Photograph by Jean Baptiste Mondino (from http://www.loureed.com) |
by Mark Richardson
Lou Reed, one of the most influential presences of modern music, died of liver failure this week, aged 71.
Reed was hugely influential both in the United States, initially in his native New York, and later in the UK, a country in which he spent some time in the 1970s recording his first solo albums, the second of which, Transformer, becoming for many his defining moment, containing as it did two songs in particular, 'Walk on the Wild Side' and 'Perfect Day', which proved to be massively popular and which are currently being downloaded in ever increasing quantities , no doubt featuring in the charts this Sunday, a week after his death. His early work in the late 1960s with The Velvet Underground, a New York collective quickly taken up by artist Andy Warhol, established his reputation as a writer and performer, and a string of subsequent recordings, together with a relentless involvement in the music scene, helped create a legendary status for a man who, as a teenager, could easily have been lobotomised with therapy designed to ‘cure’ him of bisexuality.

◆ ◆ ◆ ◆ ◆ ◆ ◆

TASK SET:
a – Translate this sentence from the Lou Reed article above into Spanish: "Lou Reed, one of the most influential presences of modern music, died of liver failure this week, aged 71."
b – Write a continuation of the Lou Reed article above, picking up after its final sentence.

◆ ◆ ◆ ◆ ◆ ◆ ◆

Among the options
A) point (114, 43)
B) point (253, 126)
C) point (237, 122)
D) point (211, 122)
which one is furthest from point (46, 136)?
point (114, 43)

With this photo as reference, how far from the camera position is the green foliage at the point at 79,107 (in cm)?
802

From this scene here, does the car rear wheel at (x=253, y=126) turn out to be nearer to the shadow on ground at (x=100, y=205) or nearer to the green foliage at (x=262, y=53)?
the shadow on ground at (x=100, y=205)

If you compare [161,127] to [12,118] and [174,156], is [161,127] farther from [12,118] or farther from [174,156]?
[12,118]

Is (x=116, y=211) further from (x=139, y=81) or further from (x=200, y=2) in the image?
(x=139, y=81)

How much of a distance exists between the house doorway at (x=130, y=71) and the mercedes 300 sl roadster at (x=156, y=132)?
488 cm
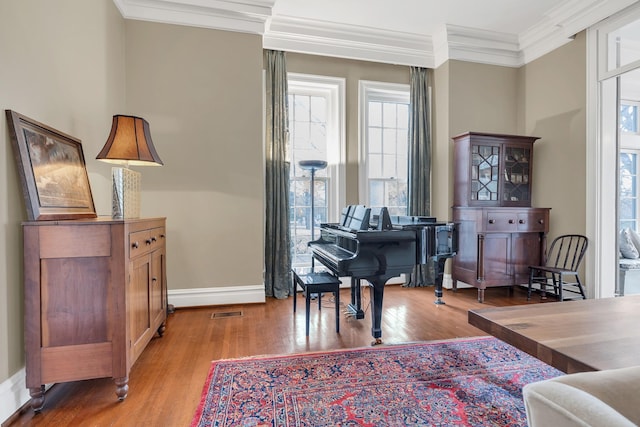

◆ ◆ ◆ ◆ ◆ ◆ ◆

RESULTS:
a – Lou Reed, una de las presencias más influyentes de la música moderna, murió de insuficiencia hepática esta semana, a los 71 años.

b –
(source: mojo4music.com) |
Lou Reed was a man for whom music was his life, and he had little time for critics or for ‘popular’ music. His early interests in free-form jazz out of the 1950s enabled him to move into deliberately challenging and intense music-making, more akin to art than to pop. His involvement in the urban world of New York, his familiarity with drugs such as heroin and his free access to the artistic underground scene of New York, would emerge again and again in his own work. Those two songs, for instance, 'Walk on the Wild Side' and 'Perfect Day', might represent aspects of his talents: each showcasing his distinctive monotone delivery, each structured around a series of observations and neither reflecting anything of the music then appearing. They also covered aspects of his diverse output: 'Perfect Day' is a lyrical, sweet and uplifting sound, with lyrics to match, while 'Walk on the Wild Side' is challenging, jazzy, dark, with lyrics that would have caused radio executives at the time to call for it to be banned immediately were it not for the fact that they didn't understand them.
His work itself was a vast mix of intensity and sweetness, with accessible work such as his first and second solo albums, live work that could be hectoring and challenging, and even intense virtually white noise in his amazing (and genuinely tough) Metal Machine Music.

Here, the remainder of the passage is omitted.